■ **任务 A**
请统计下方清单中含有字符串“flower”的行数，区分大小写，仅给出数字。

■ **摘录文本**
----
DM检验的原理
给定两个预测的预测结果,我们希望比较他们的预测结果,以用于模型预测精度的比较。
Diebold-Mariano检验本质是一个t检验,用于检验产生预测的两个损失序列的平均值是否相等。即,它是一系列损失差的零均值的t检验。
- 原假设:DM统计量均值为0,即两个模型的预测效率一致。
- 备择假设:两个模型的预测效率不一致。
**注意:**在使用DM检验式时,其假设损失序列是平稳的。
另外,DM检验在小样本数据时往往会拒绝零假设。对于小样本数据,推荐Harvey, Leybourne and Newbold (HLN)检验【1】;
代码实现
该代码来源于:https://github.com/johntwk/Diebold-Mariano-Test
# Author : John Tsang
# Date : December 7th, 2017
# Purpose : Implement the Diebold-Mariano Test (DM test) to compare
# forecast accuracy
# Input : 1) actual_lst: the list of actual values
# 2) pred1_lst : the first list of predicted values
# 3) pred2_lst : the second list of predicted values
# 4) h : the number of stpes ahead
# 5) crit : a string specifying the criterion
# i) MSE : the mean squared error
# ii) MAD : the mean absolute deviation
# iii) MAPE : the mean absolute percentage error
# iv) poly : use power function to weigh the errors
# 6) poly : the power for crit power
# (it is only meaningful when crit is "poly")
----
■ **收集的数据条目**
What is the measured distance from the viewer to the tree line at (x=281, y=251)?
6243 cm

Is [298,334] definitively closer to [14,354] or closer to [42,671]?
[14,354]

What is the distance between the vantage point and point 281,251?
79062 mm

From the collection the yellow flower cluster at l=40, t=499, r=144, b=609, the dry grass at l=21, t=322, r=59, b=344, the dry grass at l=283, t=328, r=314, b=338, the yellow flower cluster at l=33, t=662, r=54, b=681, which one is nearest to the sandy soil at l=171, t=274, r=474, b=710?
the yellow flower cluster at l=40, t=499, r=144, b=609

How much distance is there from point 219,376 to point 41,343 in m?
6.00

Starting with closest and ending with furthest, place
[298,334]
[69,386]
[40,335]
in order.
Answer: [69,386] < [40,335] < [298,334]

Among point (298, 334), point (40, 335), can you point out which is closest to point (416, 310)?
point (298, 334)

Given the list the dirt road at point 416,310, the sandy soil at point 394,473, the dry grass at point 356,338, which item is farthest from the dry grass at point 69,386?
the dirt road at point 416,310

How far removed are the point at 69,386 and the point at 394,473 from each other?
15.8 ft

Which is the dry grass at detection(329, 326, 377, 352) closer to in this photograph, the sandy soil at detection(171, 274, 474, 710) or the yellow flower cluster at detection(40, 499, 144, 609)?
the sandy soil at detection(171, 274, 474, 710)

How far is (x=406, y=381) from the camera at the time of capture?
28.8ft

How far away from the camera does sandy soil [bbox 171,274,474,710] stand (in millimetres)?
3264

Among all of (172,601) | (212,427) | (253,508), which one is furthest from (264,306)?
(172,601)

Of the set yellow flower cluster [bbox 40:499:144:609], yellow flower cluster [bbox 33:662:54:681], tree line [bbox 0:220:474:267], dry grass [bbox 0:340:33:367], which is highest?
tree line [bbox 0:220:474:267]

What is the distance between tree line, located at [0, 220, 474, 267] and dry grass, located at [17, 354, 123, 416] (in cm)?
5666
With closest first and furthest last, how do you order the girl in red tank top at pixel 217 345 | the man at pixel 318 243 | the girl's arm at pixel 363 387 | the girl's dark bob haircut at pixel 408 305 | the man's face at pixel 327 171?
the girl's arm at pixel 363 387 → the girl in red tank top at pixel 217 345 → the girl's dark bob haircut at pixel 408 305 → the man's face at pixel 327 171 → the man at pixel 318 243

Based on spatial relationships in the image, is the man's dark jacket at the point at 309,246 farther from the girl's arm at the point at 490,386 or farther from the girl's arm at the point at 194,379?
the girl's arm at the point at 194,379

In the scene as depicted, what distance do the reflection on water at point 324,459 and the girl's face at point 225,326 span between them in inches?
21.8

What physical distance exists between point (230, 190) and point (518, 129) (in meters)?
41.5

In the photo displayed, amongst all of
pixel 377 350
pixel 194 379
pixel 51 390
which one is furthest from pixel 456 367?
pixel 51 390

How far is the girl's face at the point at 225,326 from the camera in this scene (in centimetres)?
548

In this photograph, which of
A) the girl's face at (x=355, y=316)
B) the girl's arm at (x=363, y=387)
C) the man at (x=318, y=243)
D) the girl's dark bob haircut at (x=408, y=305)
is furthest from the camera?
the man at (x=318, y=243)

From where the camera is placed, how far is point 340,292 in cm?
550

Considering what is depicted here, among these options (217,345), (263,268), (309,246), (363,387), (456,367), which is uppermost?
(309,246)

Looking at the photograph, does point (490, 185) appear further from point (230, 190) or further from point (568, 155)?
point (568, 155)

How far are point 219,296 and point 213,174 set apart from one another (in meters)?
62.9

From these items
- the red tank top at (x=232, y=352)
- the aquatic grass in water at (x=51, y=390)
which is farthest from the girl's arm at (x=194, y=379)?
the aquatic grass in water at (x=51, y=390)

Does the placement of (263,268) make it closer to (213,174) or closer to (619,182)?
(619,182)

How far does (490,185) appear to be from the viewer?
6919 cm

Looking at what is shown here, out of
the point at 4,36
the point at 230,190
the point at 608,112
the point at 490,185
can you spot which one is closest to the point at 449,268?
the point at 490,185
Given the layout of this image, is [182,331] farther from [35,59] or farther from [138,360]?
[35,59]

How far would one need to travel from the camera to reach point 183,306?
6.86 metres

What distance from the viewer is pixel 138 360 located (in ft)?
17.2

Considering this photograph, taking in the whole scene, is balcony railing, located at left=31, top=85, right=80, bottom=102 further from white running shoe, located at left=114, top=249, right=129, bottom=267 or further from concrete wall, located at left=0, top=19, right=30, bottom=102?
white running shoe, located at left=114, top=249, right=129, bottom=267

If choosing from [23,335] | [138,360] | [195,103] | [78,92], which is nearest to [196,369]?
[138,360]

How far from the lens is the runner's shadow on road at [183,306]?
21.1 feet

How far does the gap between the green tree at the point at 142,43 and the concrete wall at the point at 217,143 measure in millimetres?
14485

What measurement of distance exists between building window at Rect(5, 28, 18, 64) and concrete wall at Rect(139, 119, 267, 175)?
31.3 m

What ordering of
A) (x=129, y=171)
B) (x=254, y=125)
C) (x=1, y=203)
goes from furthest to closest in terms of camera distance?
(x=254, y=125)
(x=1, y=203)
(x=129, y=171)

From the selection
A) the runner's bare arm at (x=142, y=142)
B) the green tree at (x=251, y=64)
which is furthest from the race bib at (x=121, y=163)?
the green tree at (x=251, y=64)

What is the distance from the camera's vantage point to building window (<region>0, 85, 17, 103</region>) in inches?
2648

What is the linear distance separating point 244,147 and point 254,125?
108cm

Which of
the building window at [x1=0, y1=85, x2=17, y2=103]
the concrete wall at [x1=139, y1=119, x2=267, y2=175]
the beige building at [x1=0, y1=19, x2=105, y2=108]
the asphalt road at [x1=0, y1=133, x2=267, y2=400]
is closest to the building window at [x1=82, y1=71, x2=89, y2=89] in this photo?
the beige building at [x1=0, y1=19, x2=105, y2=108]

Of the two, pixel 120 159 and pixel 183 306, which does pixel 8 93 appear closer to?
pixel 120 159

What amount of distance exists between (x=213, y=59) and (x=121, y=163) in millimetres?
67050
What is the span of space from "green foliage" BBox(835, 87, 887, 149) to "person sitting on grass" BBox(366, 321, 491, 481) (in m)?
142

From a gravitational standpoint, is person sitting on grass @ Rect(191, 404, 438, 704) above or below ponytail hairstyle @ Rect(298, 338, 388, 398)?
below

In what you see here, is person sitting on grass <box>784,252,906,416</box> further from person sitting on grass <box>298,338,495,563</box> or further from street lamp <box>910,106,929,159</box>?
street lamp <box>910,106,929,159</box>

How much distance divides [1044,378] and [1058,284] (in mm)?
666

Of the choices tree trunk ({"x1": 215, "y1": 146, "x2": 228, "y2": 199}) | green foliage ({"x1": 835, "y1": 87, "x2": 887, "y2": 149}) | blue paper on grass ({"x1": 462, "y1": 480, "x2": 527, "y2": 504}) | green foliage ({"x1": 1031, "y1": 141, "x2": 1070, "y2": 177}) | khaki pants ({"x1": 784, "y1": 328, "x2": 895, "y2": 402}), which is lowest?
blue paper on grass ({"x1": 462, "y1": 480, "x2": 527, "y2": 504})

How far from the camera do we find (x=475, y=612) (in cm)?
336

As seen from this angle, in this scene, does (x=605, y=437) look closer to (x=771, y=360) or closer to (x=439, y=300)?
----
■ **任务 B**
根据上方摘录文本，对于小样本数据推荐使用哪种检验？

■ **完整输出 A**
4

■ **完整输出 B**
Harvey, Leybourne and Newbold (HLN)检验。